Chittagong District Bar Association is bar association for Chittagong District in Bangladesh.

==History==
On 23 March 1893, 17 lawyers established the Chittagong District Bar Association. It is housed inside the historic Chittagong Court Building.

The Chittagong District Bar Association decided to close the Chittagong District Court on hartal (strike) days in 1989, making it the only district court in the country to do so. In 2005, the Ainjibi Samannoy Parishad, backed by Awami League, won the bar election.

In May 2016, the president of the association, Md. Mujibul Haque, wrote to the Ministry of Law requesting additional judges for the Chittagong District Court. The Ainjibi Oikya Parishad, backed by Bangladesh Nationalist Party and Bangladesh Jammat e Islami, won the most seats in the 2016 bar election. Sammilita Ainjibi Shamannay Parishad, backed by the Awami League, received the second-highest number of seats, followed by the Samomana Ainjibi Sangsad, backed by left-wing political parties.

It signed an agreement for receiving membership dues with Sonali Bank Limited. The Awami League supported Sammilita Ainjibi Shamannay Parishad won the 2022 association election led by Abu Mohammad Hashem.

Following the fall of the Sheikh Hasina led Awami League government, the general secretary of the association, Ashraf Hossain Chowdhury, was appointed public prosecutor of the Chittagong District. He got into an argument with a judge he pleaded for the judge to accept a case by Showaibul Islam, who was injured in protests against the former prime minister Sheikh Hasina. The judge had asked the plaintiff to name 126 accused, almost all of whom were unnamed, in the case, which Chowdhury argued was impossible.

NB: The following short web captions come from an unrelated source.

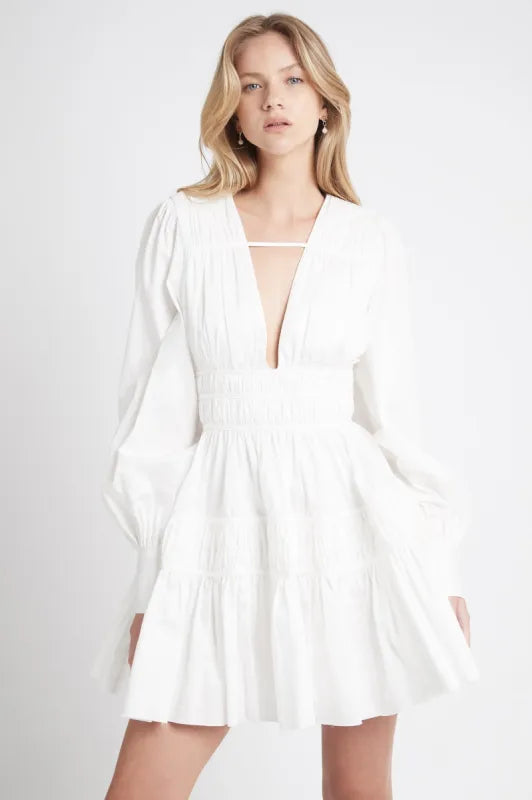 This Fallingwater Gathered Mini Dress by Aje showcases a deep V-neckline highlighted with delicate self-bind threading and elegant ruching panels that sculpt the silhouette. The gathered waist enhances shape, while side seam pockets add functional detail. Blouson sleeves gathered into wide cuffs offer a refined yet comfortable fit. Fully lined and featuring an invisible center back zipper, this dress provides both sophistication and ease, making it an impeccable choice for refined occasions.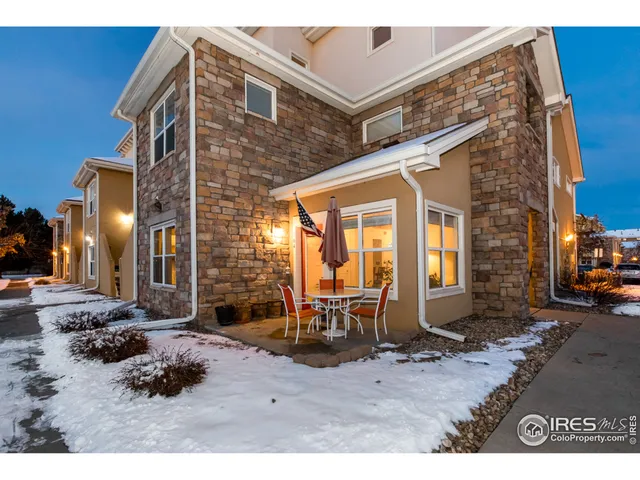 a backyard of a house with barbeque oven table and chairs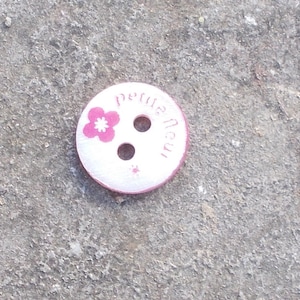 Può includere: Bottone bianco con un fiore rosa e il testo "Petite Neu" in rosa.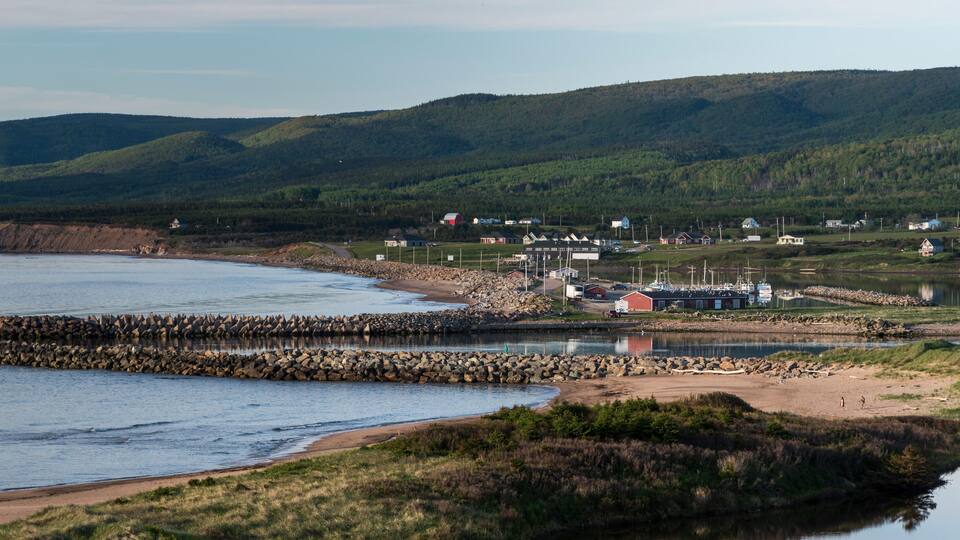 A coastal town with a rocky breakwater, a marina, and houses on the hillside.
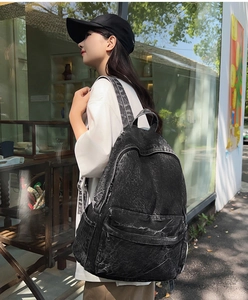 Detailansicht eines lässigen schwarzen Denim-Rucksacks, getragen von einem Modell im Freien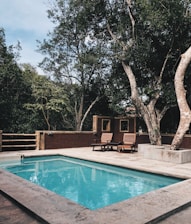 two lounge chairs near swimming pool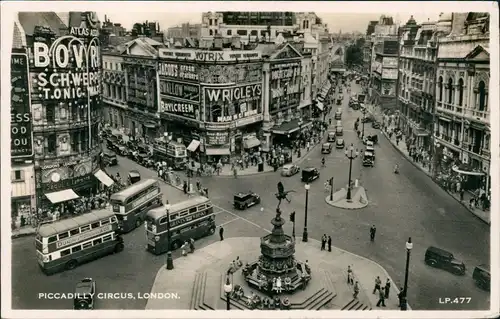 Postcard London Piccadilly Circus, Geschäfte Reger Verkehr 1957
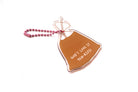 Angled view of drink bag acrylic keychain featuring “God’s Love Is Teh-rific” with pink ball chain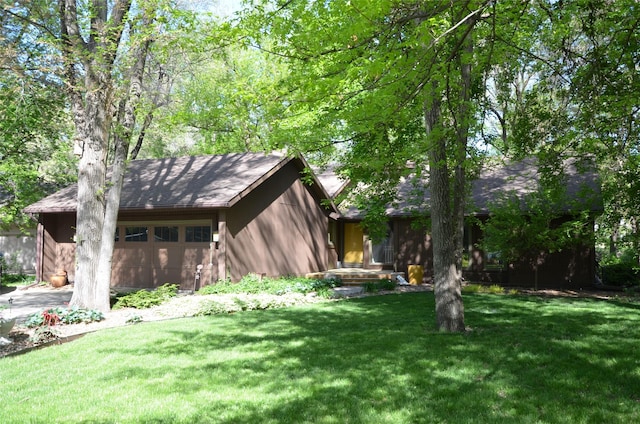 view of property exterior featuring a lawn and a shingled roof
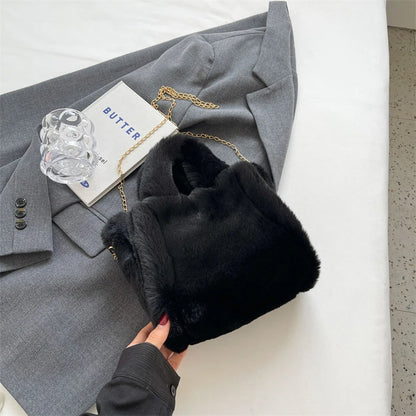 Black fur hat held by a hand next to a gray coat on a white surface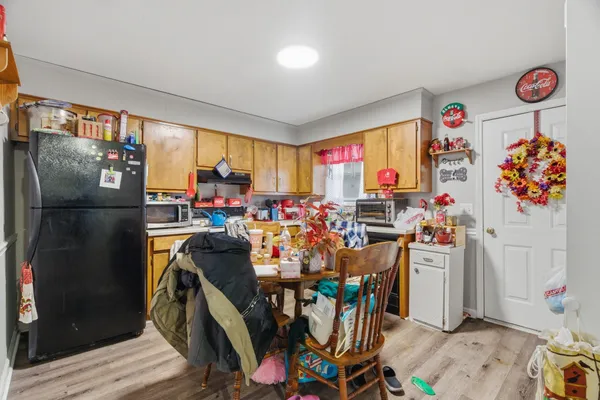 a kitchen that has a lot of cabinets in it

After the Murder of Saiful Islam Alif, a member of the association, at the bail hearing of Bangladeshi Hindu monk Chinmoy Krishna Das, the association demanded the arrest of all accused in the murder, including 70 lawyers. The association closed the court, protesting the murder. It established an inquiry committee into the murder. In April 2025, the Bangladesh Nationalist Party and Bangladesh Jamaat-e-Islami-backed lawyers divided up the executive body of the association without holding an election. Pro-Awami league lawyers were not allowed to participate in the election process.